I worked out some of #1 after realising that generated quantities can’t be in the mass matrix - I’m still working on the ~300 extra entries which I can’t seem to grep from the parameter names. I’ll get there.
To clarify on 2 - you suggest the posterior is ideally N(0,1), or the distribution on the unconstrained parameter space would ideally be N(0,1)? It’d be a v big difference in scales for some variables e.g. scales.
#3 Thanks for the suggestions. I’d bet I can’t get away with larger ones without rescaling, but I’ll definitely try probing log convexity if I can work it out! Tighter priors are definitely on my to-do list in some areas, but softly-softly catchee monkey.
Just a few comments.
The ideal step size isn’t the largest possible step size that still yields stable numerical trajectories. The deal step size is the one that yields the most effective exploration, and this will be smaller than the stability threshold for nice problems. In particular the more accurate numerical trajectories that results from smaller step sizes allow for a higher probability of transitioning to points far away from the initial point, which can result in stronger performance. Because the transitions are probabilistic, however, there are diminishing returns on decreasing the step size. At some point the step size becomes small enough that the increasing the accuracy of the numerical trajectories doesn’t really improve the ability to jump to further states appreciably, and the extra cost of the more refined numerical trajectory becomes wasted. Fortunately all of these subtle trade offs are (approximately) accounted for in the step size adaptation.

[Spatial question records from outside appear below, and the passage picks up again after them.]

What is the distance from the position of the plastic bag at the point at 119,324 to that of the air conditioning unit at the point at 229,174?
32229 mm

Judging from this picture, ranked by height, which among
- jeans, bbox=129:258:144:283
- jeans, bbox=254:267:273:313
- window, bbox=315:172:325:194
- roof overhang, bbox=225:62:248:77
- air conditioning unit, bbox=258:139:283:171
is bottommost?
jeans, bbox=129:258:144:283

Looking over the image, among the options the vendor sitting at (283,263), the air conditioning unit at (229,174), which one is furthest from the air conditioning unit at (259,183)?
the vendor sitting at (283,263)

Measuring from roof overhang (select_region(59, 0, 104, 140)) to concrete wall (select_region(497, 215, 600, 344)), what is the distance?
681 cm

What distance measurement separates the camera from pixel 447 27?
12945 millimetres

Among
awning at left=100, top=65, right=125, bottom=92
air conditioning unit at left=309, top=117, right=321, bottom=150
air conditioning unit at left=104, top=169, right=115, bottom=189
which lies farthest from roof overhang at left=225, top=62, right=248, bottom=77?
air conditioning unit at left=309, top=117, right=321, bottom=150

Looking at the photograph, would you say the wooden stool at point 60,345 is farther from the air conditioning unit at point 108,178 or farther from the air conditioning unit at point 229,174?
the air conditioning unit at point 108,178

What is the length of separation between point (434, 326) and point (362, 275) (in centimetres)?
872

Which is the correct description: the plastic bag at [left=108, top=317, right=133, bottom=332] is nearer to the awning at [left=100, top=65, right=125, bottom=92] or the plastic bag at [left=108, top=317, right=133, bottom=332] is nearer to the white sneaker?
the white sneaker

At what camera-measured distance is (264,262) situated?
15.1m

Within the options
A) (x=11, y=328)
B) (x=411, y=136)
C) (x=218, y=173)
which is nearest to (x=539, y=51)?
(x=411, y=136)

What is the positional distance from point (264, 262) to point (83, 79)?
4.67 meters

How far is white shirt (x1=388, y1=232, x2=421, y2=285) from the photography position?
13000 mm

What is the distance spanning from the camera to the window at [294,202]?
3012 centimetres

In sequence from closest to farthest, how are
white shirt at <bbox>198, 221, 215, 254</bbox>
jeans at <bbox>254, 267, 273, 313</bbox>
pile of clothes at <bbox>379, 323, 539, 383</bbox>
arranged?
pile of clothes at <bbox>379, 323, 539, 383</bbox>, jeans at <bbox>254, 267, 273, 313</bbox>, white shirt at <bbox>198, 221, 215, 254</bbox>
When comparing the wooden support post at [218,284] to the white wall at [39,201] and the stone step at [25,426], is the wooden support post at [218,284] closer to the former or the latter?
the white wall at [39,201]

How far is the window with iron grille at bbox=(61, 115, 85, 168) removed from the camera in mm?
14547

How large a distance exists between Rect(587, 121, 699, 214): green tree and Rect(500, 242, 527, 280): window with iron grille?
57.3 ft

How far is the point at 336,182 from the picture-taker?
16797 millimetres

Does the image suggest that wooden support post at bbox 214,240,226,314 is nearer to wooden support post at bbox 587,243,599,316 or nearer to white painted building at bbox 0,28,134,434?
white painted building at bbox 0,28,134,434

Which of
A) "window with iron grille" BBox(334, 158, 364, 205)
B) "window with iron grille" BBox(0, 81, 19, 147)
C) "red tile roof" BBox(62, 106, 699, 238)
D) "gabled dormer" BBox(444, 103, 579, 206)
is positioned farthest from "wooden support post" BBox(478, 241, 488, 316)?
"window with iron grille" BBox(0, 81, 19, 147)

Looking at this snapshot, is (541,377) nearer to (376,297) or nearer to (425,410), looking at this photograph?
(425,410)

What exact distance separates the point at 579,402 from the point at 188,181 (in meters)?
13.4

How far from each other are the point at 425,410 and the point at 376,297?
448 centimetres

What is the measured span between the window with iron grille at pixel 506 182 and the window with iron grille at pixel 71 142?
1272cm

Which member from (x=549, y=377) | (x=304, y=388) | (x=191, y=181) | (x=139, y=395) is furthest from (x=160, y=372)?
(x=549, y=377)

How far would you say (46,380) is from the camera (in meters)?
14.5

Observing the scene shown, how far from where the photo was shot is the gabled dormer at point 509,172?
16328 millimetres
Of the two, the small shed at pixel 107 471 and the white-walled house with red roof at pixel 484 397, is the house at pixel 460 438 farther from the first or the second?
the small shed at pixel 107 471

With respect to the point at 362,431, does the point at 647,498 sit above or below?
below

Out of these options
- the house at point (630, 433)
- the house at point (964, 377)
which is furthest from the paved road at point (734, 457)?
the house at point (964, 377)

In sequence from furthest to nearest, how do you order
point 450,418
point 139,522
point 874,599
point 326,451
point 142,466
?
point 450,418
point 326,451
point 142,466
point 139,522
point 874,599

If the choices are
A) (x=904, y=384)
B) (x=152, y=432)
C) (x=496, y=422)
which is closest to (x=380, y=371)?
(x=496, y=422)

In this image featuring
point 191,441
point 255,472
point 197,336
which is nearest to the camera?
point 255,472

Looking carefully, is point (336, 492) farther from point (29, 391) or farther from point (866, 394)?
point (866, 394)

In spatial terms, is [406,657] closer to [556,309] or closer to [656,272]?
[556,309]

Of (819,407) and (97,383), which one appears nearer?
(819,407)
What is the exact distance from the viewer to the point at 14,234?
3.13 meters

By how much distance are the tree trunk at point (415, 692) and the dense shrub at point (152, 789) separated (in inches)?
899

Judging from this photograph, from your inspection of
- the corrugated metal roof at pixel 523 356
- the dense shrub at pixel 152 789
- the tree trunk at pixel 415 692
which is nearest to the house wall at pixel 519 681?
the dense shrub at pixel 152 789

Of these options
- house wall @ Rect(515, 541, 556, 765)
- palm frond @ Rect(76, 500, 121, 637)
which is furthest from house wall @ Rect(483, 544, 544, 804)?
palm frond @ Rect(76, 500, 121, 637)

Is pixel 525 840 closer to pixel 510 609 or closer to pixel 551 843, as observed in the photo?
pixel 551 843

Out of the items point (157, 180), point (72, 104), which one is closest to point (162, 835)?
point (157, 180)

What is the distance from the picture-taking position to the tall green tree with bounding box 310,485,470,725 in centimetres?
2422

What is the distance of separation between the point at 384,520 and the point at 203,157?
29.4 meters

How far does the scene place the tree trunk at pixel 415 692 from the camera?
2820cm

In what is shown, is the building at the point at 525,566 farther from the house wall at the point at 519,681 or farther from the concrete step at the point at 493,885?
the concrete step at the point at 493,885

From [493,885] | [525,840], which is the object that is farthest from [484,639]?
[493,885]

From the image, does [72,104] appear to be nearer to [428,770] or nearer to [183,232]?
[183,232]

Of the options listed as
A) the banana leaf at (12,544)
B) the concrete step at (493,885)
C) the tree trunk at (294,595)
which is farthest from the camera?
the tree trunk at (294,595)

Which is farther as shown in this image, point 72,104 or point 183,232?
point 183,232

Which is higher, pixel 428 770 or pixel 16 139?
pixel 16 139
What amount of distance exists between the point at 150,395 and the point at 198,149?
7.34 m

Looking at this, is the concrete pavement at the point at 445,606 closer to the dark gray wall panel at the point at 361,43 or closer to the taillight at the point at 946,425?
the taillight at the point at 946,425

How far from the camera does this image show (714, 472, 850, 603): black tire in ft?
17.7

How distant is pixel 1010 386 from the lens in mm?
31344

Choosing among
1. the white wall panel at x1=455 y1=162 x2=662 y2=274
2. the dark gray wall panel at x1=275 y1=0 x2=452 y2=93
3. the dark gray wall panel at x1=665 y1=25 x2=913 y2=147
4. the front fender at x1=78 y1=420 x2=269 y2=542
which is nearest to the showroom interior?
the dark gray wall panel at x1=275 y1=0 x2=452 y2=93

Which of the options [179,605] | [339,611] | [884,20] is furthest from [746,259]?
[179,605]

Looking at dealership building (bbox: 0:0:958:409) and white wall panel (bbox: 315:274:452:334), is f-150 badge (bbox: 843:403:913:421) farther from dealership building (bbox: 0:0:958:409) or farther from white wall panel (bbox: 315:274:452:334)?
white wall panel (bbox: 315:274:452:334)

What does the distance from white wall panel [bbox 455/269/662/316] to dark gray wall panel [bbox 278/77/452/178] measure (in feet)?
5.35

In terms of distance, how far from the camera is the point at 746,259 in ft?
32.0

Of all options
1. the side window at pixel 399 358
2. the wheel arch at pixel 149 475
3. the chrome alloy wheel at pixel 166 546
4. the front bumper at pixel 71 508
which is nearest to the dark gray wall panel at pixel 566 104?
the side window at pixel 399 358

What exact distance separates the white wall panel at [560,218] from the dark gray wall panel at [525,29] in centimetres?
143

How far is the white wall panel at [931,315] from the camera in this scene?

Unstable numerical trajectories, however, complicate the relationship between accuracy and computational performance. Stan’s adaptation assumes that the numerical trajectories are stable, in which case the relationship can be quantified. Divergences near the naive optimal behavior indicate that this relationship doesn’t hold, in which case the adaptation tries to get away with the largest step size that doesn’t result in divergences (although doesn’t always do a good job due to the discontinuity in the adaptation objective function).
Most implementations of Hamiltonian Monte Carlo, including Stan’s, perform best when the posterior density function is a product of unit normals. In this case the optimal step size will depend on the dimension of the posterior density function, but once that optimal step size is found the performance will be hard to beat for any other posterior with the same dimension.
When the posterior is a product of normals with separate scales then the step size may have to drop for the numerical trajectories to resolve all of the scales at the same time. The adapted inverse metric (by default a diagonal metric with only one element for each dimension in the unconstrained model configuration space) in Stan’s implementation of Hamiltonian Monte Carlo, however, can compensate for those separate scales. If you see strong heterogeneity in the inverse metric elements then Stan’s adaptation has done it’s job! Rescaling the parameters at this point can make the adaptation less expensive but it shouldn’t change the post-adaptation performance much so long as the adaptation achieved a nearly optimal inverse metric.
More problematic are couplings between the parameters which can’t be scaled away. The stronger the coupling the more elongated the posterior distribution will appear; the explore this elongated geometry with Hamiltonian Monte Carlo we need smaller step sizes (to resolve the width of the posterior) and long numerical trajectories (to fully explore the breadth of the posterior). Funnels are a common source of this coupling, but they are in no way the only potential problem especially when integrating tens of thousands of parameters.
As I discuss in Identity Crisis pairs plots can be poorly informative for such high-dimensional models. The key to using them effectively is it work thought the structure of the model and identify possible sources of posterior coupling between parameters or even functions of parameters, and then use that to motivate particular pairs to analyze. Unfortunately it’s hard to say without seeing the model!